Virtual PCs and Servers
Are accountants ready?
August 6, 2007
by Randolph Johnston
Virtualization of servers and desktops will no longer be an option in the near future, regardless of how large or small your organization is.
What is virtualization or a virtual machine? Virtual machine technologies enable one physical server to run one or more operating systems and related applications. A virtual machine uses software and selected hardware devices to create an emulated operating environment. Both servers and desktops can be virtualized. We can emulate an entire real machine by loading all the applications in a single disk file that is controlled by a virtual machine software application such as Virtual PC 2007. There is no limit to the number of virtual machines that can be run other than the physical machine limitations.
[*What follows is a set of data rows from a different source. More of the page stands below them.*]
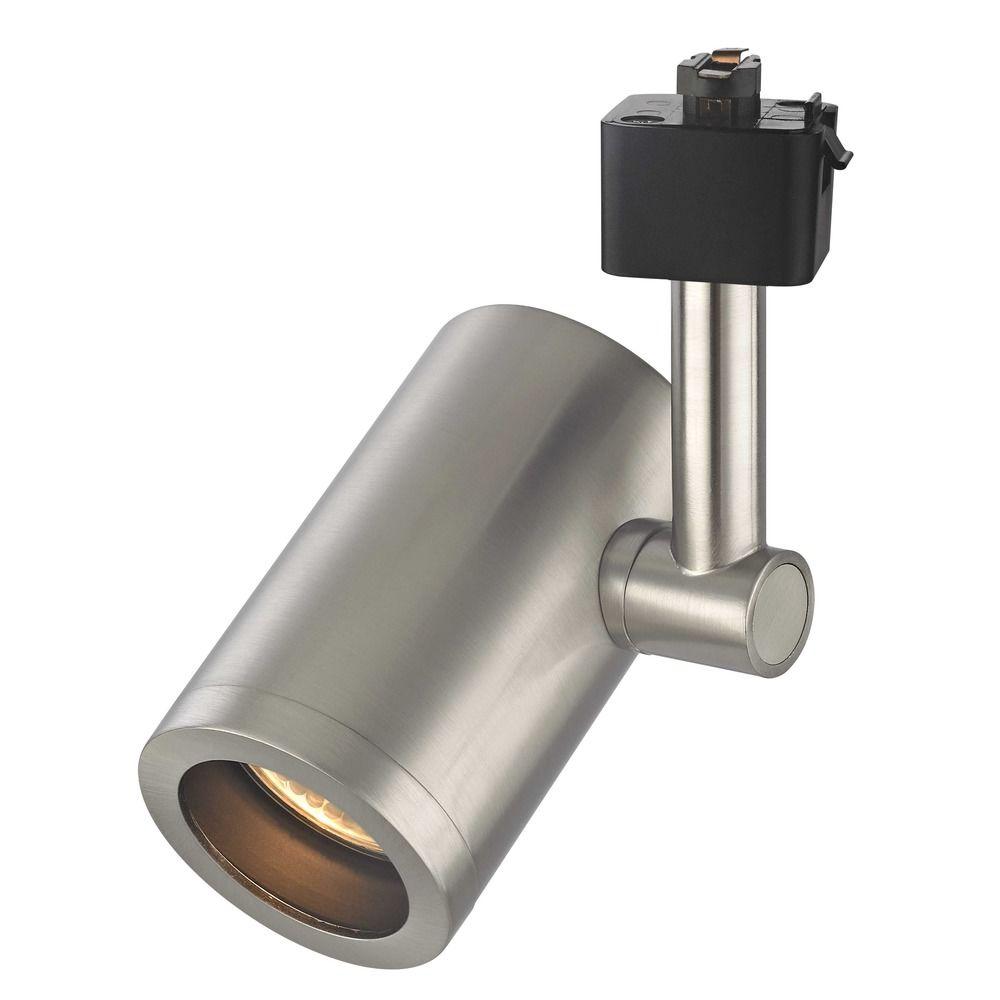cylinder track light head satin nickel gu10 base. Black Bedroom Furniture Sets. Home Design Ideas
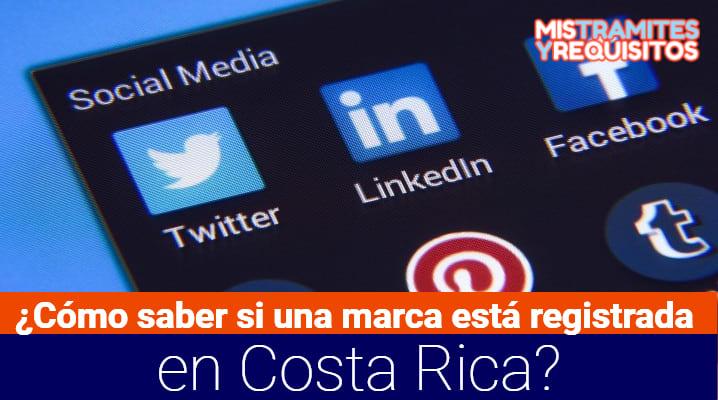 ¿Cómo saber si una marca está registrada en Costa Rica?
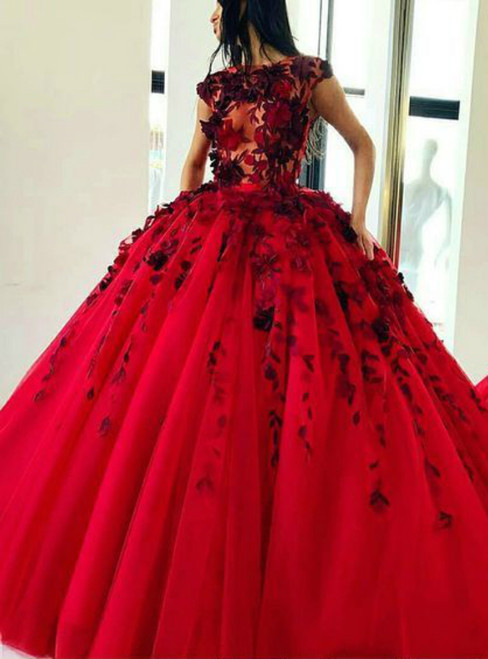 Ball Gown Red Tulle Cap Sleeve Prom Dress With Appliques Flower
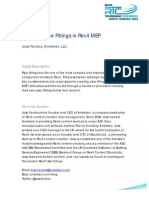 S11 Creating Pipe Fittings in Revit MEP-Jose Fandos_Handout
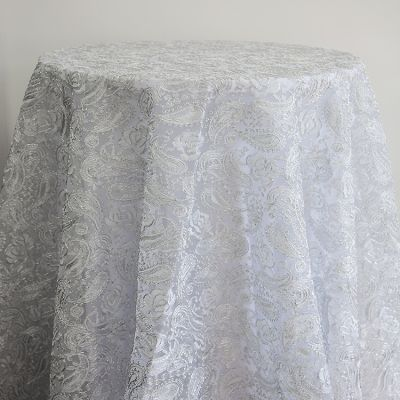 Luxe Paisley Embroidered Overlay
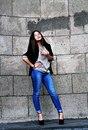 Личный фотоальбом Любови Корепановой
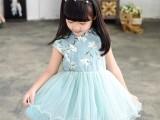 韩版新款春秋儿童公主裙童装透气裙子轻薄裙女孩裙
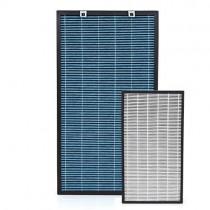 Warmtec AP1000W+ filtr do oczyszczacza powietrza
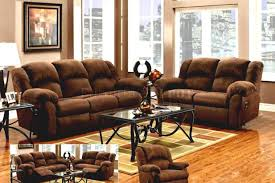 Nice Cheap Furniture by Furniture Koreatown Furniture Stores Home Design Very Nice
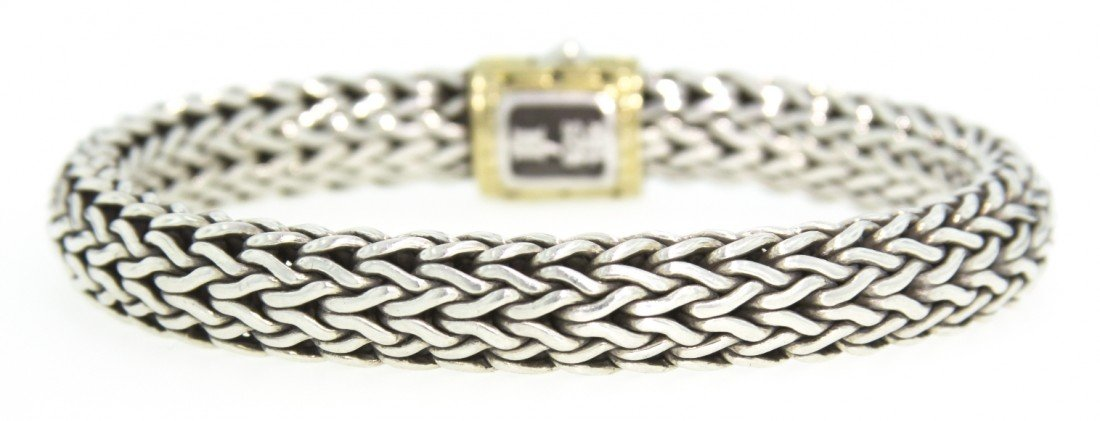 John Hardy Mens Sterling Silver and 18KT Yellow Gold Br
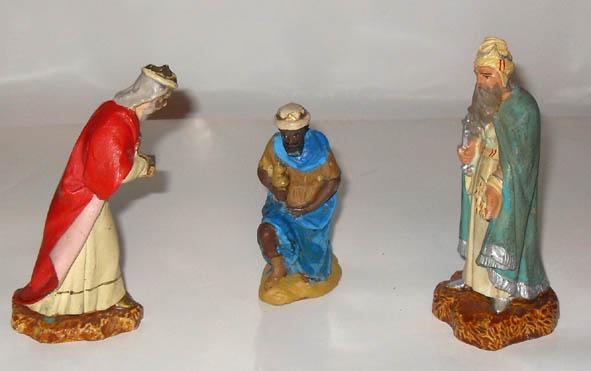 Historique de la représentation de la nativité de jésus christ la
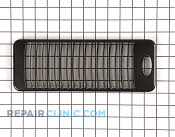 Vent Grille - Part # 874604 Mfg Part # WB07X10346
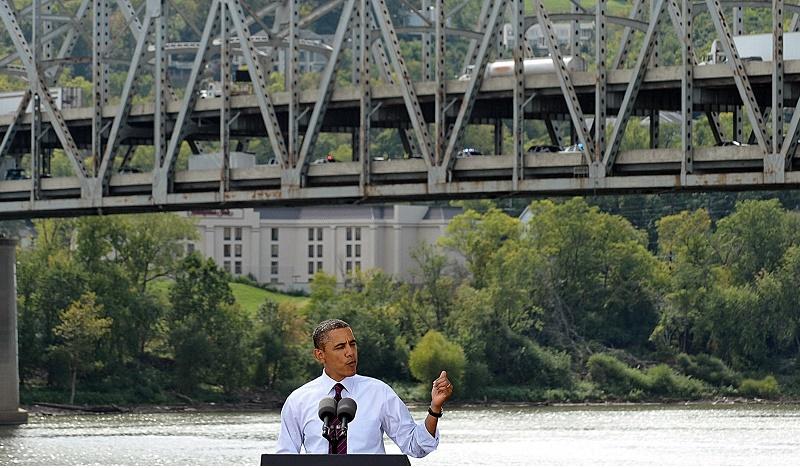 US President Barack Obama speaks on his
Why Is Virtualization Needed?
The recent release of Microsoft Vista is primarily what’s driving organizations into adopting virtualization. This new operating system has many applications that are not compatible. The issue will be forced on many when they must replace a computer, and find that the only option they have is to buy a machine with the Windows Vista operating system installed. The next problem will be that some applications that are mission-critical will not work. The cheapest solution we have found to date is to install the free Virtual PC 2007 from Microsoft and load the legal copy of Windows XP along with the needed supporting applications in their own virtual machine.
For example, it seems every week I’ m running into a client who has some older application that they are still running. They can’t upgrade their computers because the application won’t run on a newer operating system. One situation involved an older version of Great Plains that would not run properly under Windows XP. By loading the older operating system and Great Plains in a virtual machine, a new machine could be purchased, installed and the older application could still run. In fact, it ran faster. Many accounting software products are still not Vista compatible. However, even assuming all current applications will eventually become compatible, what about the older applications like prior year tax products or legacy accounting systems? These can be run on a virtual machine instead of saving an old piece of hardware in the corner to “occasionally” run the application.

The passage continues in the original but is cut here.